■ **Task to complete**
Can you carry the passage about the Women's International Democratic Federation forward, picking up after its final sentence?

■ **Supplied passage**
>> Begin
Women's International Democratic Federation (WIDF) is an international organization with the stated goal of working for women's rights. It was established in 1945 and was most active during the Cold War. It initially focussed on anti-fascism, world peace, child welfare and improving the status of women. During the Cold War era, it was described as Communist-leaning and pro-Soviet. International Day for Protection of Children, observed in many countries as Children's Day on June 1 since 1950, was established by the Federation at its November 1949 congress in Moscow. The WIDF published a monthly magazine, Women of the Whole World, in English, French, Spanish, German, and Russian, with occasional issues in Arabic.

WIDF was founded in Paris in 1945, but it was later banned by French authorities and relocated to East Berlin, where it was supported by the East German government. Its first president was Eugenie Cotton, and its founding members included Tsola Dragoycheva and Ana Pauker. Later leaders included the Australian Freda Brown. The WIDF was one of the largest and "probably most influential international women's organizations of the post-1945 era" in the eastern bloc. At various points in its history, the WIDF enjoyed consultative status with the Economic and Social Council (ECOSOC) of the United Nations. It was at the initiation of representatives of the WIDF in the Commission on the Status of Women (CSW) at the United Nations that the UN declared the International Women's Year in 1975.

The WIDF's secretariat is located in São Paulo, Brazil. Philippine Congresswoman, Liza Maza, is the regional coordinator of WIDF in Asia.

Cold War

During the Cold War, the Congress of American Women was the affiliate organization of the WIDF in the United States. In 1949, members of the Congress of American Women were targeted by the Committee on Un-American Activities of the House of Representatives (HUAC).  In HUAC's report, the WIDF was named as a "communist front" organization.

Scholars have subsequently described the WIDF an active feminist organization advocating for women's rights, and stated that "Cold War" stereotypes continue to impact the legacy of this organization, effectively erasing it from the history of international women's movements. The WIDF played an important role in supporting women's anti-colonial struggles in Asia, Africa, and Latin America.
>> End
(Rows of spatial question data)
>> Begin
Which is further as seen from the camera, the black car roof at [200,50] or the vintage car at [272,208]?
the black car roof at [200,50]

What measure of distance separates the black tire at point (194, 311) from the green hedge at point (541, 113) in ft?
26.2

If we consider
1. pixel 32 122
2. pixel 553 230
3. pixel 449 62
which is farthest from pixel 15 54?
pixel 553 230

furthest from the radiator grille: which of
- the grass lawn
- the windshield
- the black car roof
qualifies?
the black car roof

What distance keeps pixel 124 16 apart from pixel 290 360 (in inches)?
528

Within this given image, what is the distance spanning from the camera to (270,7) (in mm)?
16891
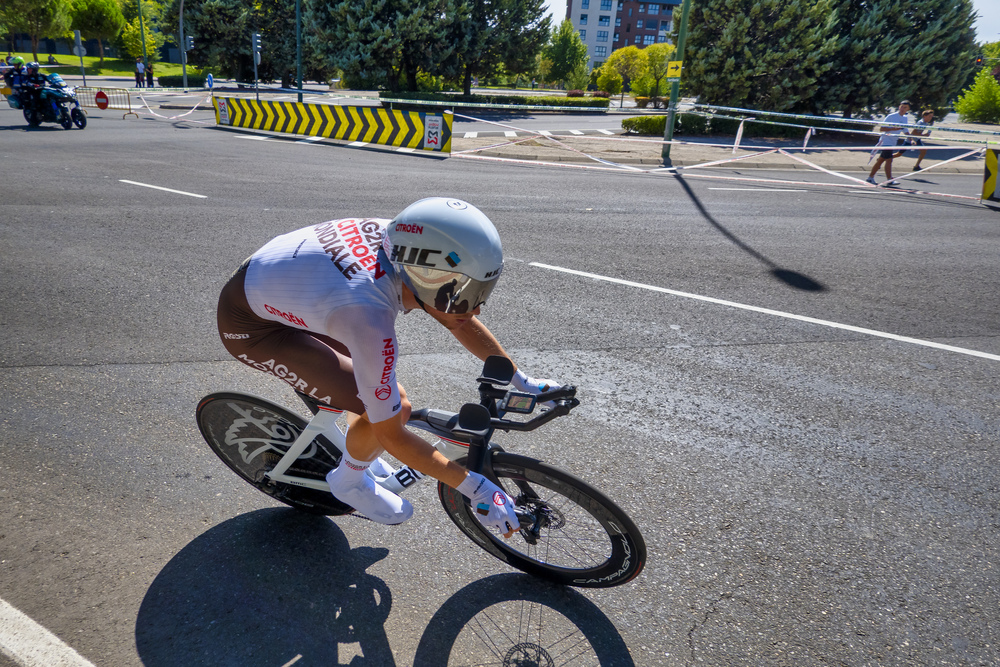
>> End
■ **Result of this task**
Affiliates 
Congress of American Women → 
All-China Women's Federation
National Assembly of Women
National Federation of Indian Women
Democratic Women's League of Germany
National Union of Sahrawi Women
Women's Federation of Brazil

See also

 International Communist Women's Secretariat
 International Socialist Women's Conferences
 Socialist International Women

Other post-1945 international "communist fronts" 
International Association of Democratic Lawyers
International Federation of Resistance Fighters – Association of Anti-Fascists
International Organization of Journalists
International Union of Students
World Federation of Democratic Youth
World Federation of Scientific Workers
World Federation of Trade Unions
World Peace Council

Footnotes

Further reading
Yulia Gradskova, The Women’s International Democratic Federation, the Global South and the Cold War: Defending the Rights of Women of the ‘Whole World’?. New York: Routledge, 2022. ISBN 9780367504786
Elisabeth Armstrong, “Before Bandung: The Anti-Imperialist Women's Movement in Asia and the Women's International Democratic Federation.”  Signs: Journal of Women in Culture & Society. Winter2016, Vol. 41 Issue 2, p305-331

Katherine McGregor, “Indonesian Women, The Women's International Democratic Federation and the Struggle for ‘Women's Rights’, 1946–1965.” Indonesia & the Malay World. Jul2012, Vol. 40 Issue 117, p193-208.
Celia Donert, “Women's Rights in Cold War Europe: Disentangling Feminist Histories.” Past & Present. May2013 Supplement, p178-202
Francisca de Haan, “A Brief Survey of Women's Rights from 1945 to 2009.” UN Chronicle. 2010, Vol. 47 Issue 1, p56-59
Full text of the HUAC report on the Congress of American Women, including information about the founding of the WIDF in Paris in 1945.
Francisca de Haan, "Continuing Cold War Paradigms in the Western Historiography of Transnational Women’s Organisations: The Case of the Women’s International Democratic Federation (WIDF)," Women’s History Review 19, no. 4 (Sept. 2010): 547-573.
Michelle Chase, “Hands Off Korea: Women’s Internationalist Solidarity and Peace Activism in Early Cold War Cuba,” Journal of Women’s History 32.3 (2020).

External links

Latest version of the WIDF website (Dec.14, 2012) on the Wayback Machine. Only available in Portuguese.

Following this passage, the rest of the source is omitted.